I will go over the differences between 32 and 64 bit assembly that I have noticed and how to work with them as well as some of the structures windows uses that are useful to know about for shellcode in the 64bit environment. I will also introduce two tools that I have created in helping my exploit development process.

Lastly before I get started I want to mention that I am still in the somewhat beginning stages of exploitation development and for the purpose of this tutorial I am only going to rely on needing to target Windows 7 x64 machines. I am also going to use the phrases Win32 to refer to x86 windows builds and Win64 to refer to x64 builds.



Normally on a x86 processor, there are 8 general purpose registers that are all 32 bits wide.

  • eax - Accumulator register

  • ecx - Counter Register

  • edx - Data Register

  • ebx - Base Register

  • esp - Stack Pointer

  • ebp - Base Pointer

  • esi - Source Index

  • edi - Destination Index

and the instruction pointer . . .

  • eip - Instruction Pointer

Because of backwards compatibility reasons, 4 of those registers {eax. ebx, ecx and edx} can be broken down into 16 bit and 8 bit varieties.

  • AX - Low 16 bits of EAX.

  • AH - High 8 bits of AX.

  • AL - Low 8 bits of AX.

  • BX - Low 16 bits of EBX.

  • BH - High 8 bits of EBX

  • BL - Low 8 bits of EBX

The same goes for ECX, and EDX by taking the middle letter (c, d) and post fixing it with (X, H or L)


64 bit processors extended the above 8 registers by prefixing all of them with an “R”.

RAX, RCX, RDX.. etc. It is important to note that all other addressing forms are still the same (eax, ax, al… can still be used).

Also introduced are 8 new registers. r8, r9, r10, r11, r12, r13, r14 and r15. These registers can also be broken down into 32, 16 and 8 bit versions.

  • r# = 64 bit

  • r#d = low 32 bits

  • r#w = low 16 bits

  • r#b = 8 bits

Unfortunately, unlike being able to address the high 8 bits of the low 16 bits in registers such as eax, this is not possible with these extended registers.

Clobber Registers

Clobber registers are registers that can be overwritten in a function (such as those in the Windows API). These registers are volatile and should not be relied on, although can still be used if the API function of interest is tested to see which registers are actually clobbered.

In the Win32 API . . . EAX, ECX and EDX are clobber registers. In the Win64 API . . . RBP, RBX, RDI, RSI, R12, R13, R14 and R15 are not clobber registers, all others are.

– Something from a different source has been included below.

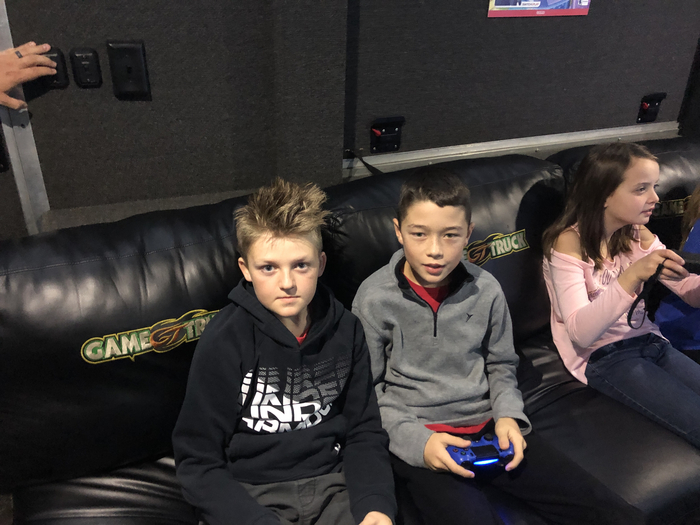 5th graders at Game Truck.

RAX and EAX are used to return parameters from a function for both x86 and x64.

Calling Convention


Win32 uses the stdcall calling convection and passes arguments on the stack backwards.

A call to a function foo with the arguments int x and int y

foo(int x, int y)

would need to be passed on the stack as such

push y
push x


In win64 the calling convention is different and is similar to Win32 fast call as arguments are passed in registers. The first four arguments are passed in RCX, RDX, R8 and R9 respectively with additional arguments stored on the stack. Keep in mind, the registers fill the arguments vector from right to left on a function prototype.

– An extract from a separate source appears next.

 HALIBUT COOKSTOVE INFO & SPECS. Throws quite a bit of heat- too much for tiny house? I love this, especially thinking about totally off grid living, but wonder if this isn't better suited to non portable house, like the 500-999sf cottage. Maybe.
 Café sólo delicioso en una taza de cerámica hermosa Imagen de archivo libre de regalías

A call to the MessageBox function in the Windows API for example is declared as follows:

int WINAPI MessageBox(
_In_opt_  HWND hWnd,
_In_opt_  LPCTSTR lpText,
_In_opt_  LPCTSTR lpCaption,
_In_      UINT uType

In the Win64 convention the arguments would be:

r9 = uType

r8 = lpCaption

rdx = lpText

rcx = hWnd


Let’s Get Started

Now that the key differences have been established for Win64 shellcode, let’s write something!

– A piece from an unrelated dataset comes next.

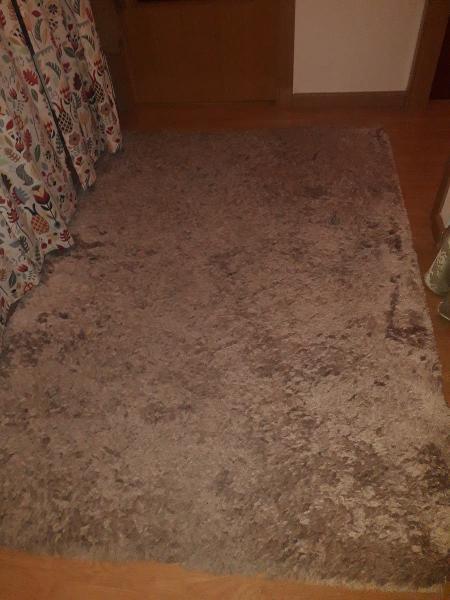Magnifica alfombra de buena calidad y pelo largo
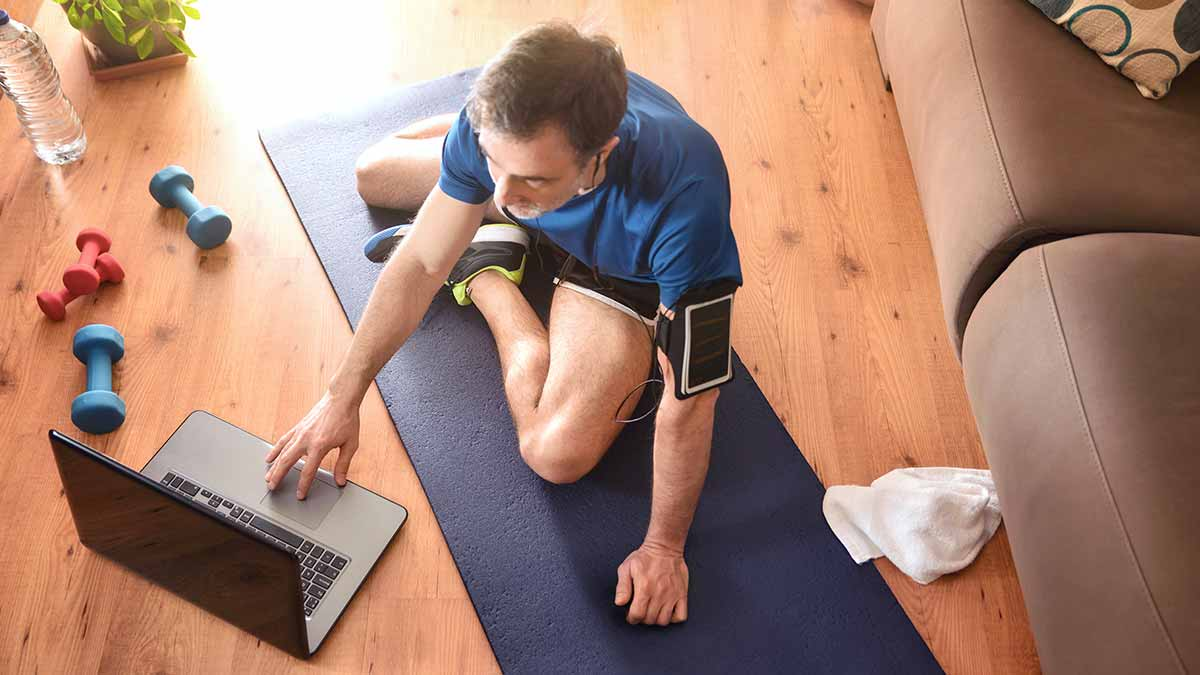 Man virtually working out from home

In order to demonstrate the ability to run Win64 shellcode, I am going to pop a MessageBox. Once I have the code base written to display a MessageBox, I will inject the code into calc with a tool I wrote to ensure that it works within another process.


I am using NASM for my assembler. Also, for linking Win64 object files I am using golink, written by Jeremy Gordon.

Open your favorite text editor, mine is Notepad++ for windows, and start typing!


1.) Declare the NASM directives.

bits 64 
section .text
global start

2.) Set up the stack

	sub rsp, 28h                ;reserve stack space for called functions
	and rsp, 0fffffffffffffff0h ;make sure stack 16-byte aligned   

3.) Let’s get the base address of Kernel32.dll.

In order to do this, a difference in the location of the PEB must be discussed.

In Win32, the PEB lives at [fs:30h] whereas in Win64 the PEB is at [gs:60h].

While the PEB struct has changed dramatically,

we only care about the LDR list which can be seen by using the “!peb” command in Windbg.

Notice how in the Windbg output of the PEB, the Ldr.InMemoryOrderModuleList contained kernel32.dll and it was the third entry. This list shows where PE files are in memory (consisting of both executables and dynamically linked libraries).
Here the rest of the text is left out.